— Не положено.
Она протянула мне часы, бумажник и фотографию. Нашу с Сержем первую фотографию. Я не знала, что он носил ее с собой. На обратной стороне моей рукой было написано: «Когда-нибудь… Мы не будем грустить ни о чем. Только друг о друге». Я расписалась в каком-то журнале. Снова захотелось кричать. Серж носил с собой мою фотографию.
В коридоре мне встретился лысый мужчина в белом халате. От него сильно пахло одеколоном.
Я протянула ему деньги.
— Помогите мне, пожалуйста. Мне очень нужно увидеть моего мужа.
Мужчина взял деньги и безразлично кивнул в сторону ближайшей двери.
— Идите. Номер семнадцать.
Я толкнула дверь.
Я наклонила голову, чтобы сузить радиус обзора. Я старалась не смотреть по сторонам, а только на номерки, привязанные к голым пяткам. Сначала по левому ряду, потом по правому.
Я изо всех сил старалась не запомнить это — вереницы голых мертвых тел по обе стороны от меня.
Вот он. Номер 17.
Я видела в кино, как люди с плачем бросаются на тела своих дорогих усопших.
Я стояла в оцепенении.
Мой муж, обычно безупречный во всем, что касается внешнего вида: наглаженная рубашка, начищенные ботинки, безукоризненная стрижка, — не мог оказаться в этой жуткой комнате, на этом столе, с номерком на пятке. Но это было его тело. Его пятка.

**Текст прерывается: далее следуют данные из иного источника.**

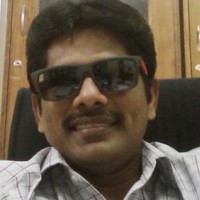 Anash Khan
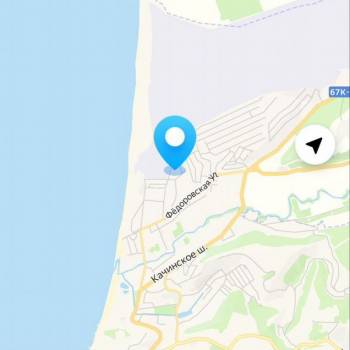 Продается Участок, 1000 м²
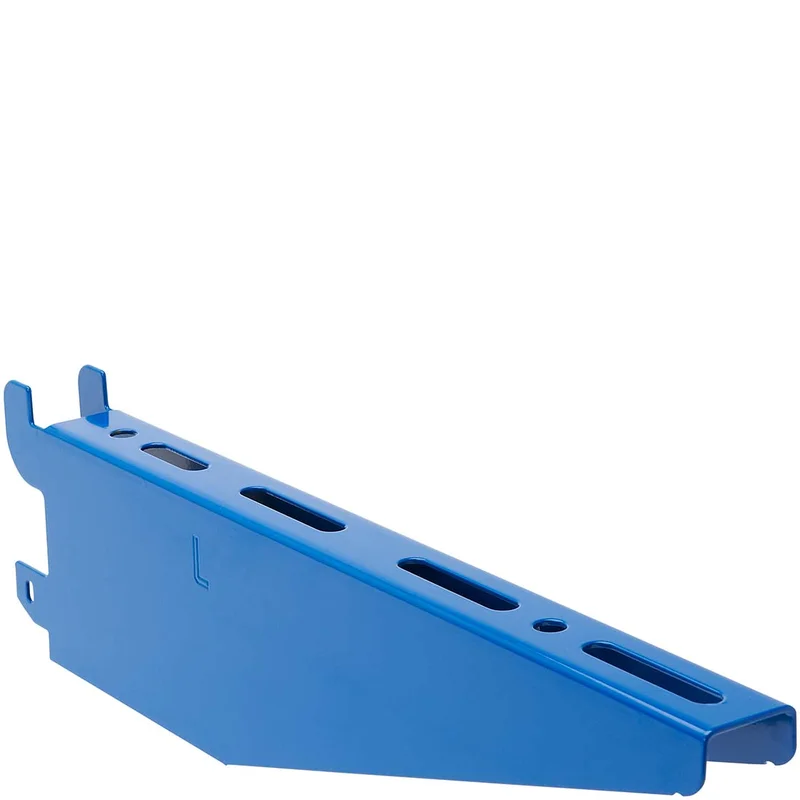 glogner-shop-1202607231140073083018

Я выбежала на улицу, и меня рвало на заднем дворике морга. Долго. Пока не стемнело.
Друзья Сержа взяли организацию похорон на себя. Мне только надо было выбрать ресторан для поминок и траурное платье. Оставшиеся до похорон дни я провалялась на диване в полном одиночестве. Ни с кем не общаясь.
Я никому не смогла бы рассказать, что я чувствовала. Потому что чувствовала облегчение. Ревность перестала терзать меня. И я была благодарна Сержу за то, что он погиб.
Конечно, мне было его невероятно жалко. И все на свете я отдала бы за то, чтобы смерть его была мгновенной. И чтобы ему не было больно и страшно.
Потом были похороны. И снова слезы. И слезы нашей дочери.
И траурное платье с черными очками. И перезвон колоколов на Ваганьковском. И прощание вдовы с умершим.
Я целовала его. И обнимала. И говорила ему что-то. И он благоухал туалетной водой, которую я принесла по просьбе патологоанатомов вместе с костюмом и обувью. И привычный запах его парфюма перемешался с запахом специального грима и чего-то еще, и я знала, что этот терпкий запах моего горя я не забуду никогда.
Я прощалась с ним.
Кто-то сказал мне потом, что я ласкала его так, что казалось - он должен ожить.
Но его похоронили.
А я вернулась домой.
На следующий день я попросила у Вики разрешения приехать к ней в гости.